A forma e o conteúdo



Propalado descumprimento de ordem judicial emanada do Tribunal de Justiça reflete a ausência de lógica que impera no sistema processual brasileiro. Segundo o noticiário, certa empresa concessionária não liberou a passagem gratuita de determinados veículos sob o argumento de não ter sido comunicada oficialmente da decisão. Entretanto, o relator do processo informou que os advogados da mesma encontravam-se presentes no julgamento.

Baseado apenas nas informações da imprensa, é incabível a pretensão de afirmar quem está com a razão. Nada impede, no entanto, conjeturar sobre a hipótese de os fatos assim terem ocorrido.

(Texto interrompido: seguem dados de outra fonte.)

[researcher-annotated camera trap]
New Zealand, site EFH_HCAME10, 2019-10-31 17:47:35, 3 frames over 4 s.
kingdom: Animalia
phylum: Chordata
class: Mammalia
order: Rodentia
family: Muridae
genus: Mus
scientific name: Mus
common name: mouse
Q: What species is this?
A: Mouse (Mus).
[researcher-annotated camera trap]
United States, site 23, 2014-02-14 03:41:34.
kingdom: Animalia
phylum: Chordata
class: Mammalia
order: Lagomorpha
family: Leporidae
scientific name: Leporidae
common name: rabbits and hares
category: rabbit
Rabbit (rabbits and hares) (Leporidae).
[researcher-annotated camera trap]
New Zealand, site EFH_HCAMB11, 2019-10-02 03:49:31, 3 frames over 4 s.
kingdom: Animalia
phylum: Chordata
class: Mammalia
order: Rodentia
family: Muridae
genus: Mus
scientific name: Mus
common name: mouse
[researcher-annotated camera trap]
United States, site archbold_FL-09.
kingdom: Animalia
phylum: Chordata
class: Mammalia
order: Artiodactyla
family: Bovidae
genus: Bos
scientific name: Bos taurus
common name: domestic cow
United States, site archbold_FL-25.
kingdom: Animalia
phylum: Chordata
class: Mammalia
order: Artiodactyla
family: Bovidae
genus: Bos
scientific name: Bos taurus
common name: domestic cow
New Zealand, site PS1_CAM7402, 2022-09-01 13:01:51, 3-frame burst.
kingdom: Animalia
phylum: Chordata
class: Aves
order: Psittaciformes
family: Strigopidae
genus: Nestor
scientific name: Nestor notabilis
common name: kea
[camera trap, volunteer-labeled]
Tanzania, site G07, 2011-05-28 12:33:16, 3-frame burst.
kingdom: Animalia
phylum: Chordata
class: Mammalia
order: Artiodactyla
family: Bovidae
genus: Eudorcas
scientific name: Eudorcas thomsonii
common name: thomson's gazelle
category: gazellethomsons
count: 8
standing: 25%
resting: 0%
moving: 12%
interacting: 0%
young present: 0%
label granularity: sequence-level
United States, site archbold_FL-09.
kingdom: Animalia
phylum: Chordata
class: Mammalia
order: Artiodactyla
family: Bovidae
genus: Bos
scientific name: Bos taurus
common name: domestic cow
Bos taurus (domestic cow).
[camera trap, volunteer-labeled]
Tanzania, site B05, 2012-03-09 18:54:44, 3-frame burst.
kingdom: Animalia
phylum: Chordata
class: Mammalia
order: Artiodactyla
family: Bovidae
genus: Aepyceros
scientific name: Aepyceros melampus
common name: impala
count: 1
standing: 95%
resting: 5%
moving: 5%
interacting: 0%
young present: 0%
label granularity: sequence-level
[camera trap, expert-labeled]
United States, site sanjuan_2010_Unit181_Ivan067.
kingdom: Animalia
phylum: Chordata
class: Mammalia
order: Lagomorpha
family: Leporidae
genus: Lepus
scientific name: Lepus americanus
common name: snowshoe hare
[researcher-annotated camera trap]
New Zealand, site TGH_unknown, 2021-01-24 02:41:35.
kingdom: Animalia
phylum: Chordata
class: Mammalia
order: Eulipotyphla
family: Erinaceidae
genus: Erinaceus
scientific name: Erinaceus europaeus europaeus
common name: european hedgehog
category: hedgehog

A finalidade óbvia do processo é alcançar soluções aos conflitos, em conformidade ao direito, da forma mais rápida possível. Porém esse objetivo não pode ser obtido de forma desorganizada, em prejuízo do próprio direito. Por isso, alguns princípios basilares devem ser observados, como por exemplo, o contraditório. Se não é facultado ao oponente manifestar-se sobre a pretensão do outro, é muito provável que a decisão seja arbitrária. Algumas formalidades legais, portanto, são indispensáveis exatamente para assegurar a aplicação desses princípios.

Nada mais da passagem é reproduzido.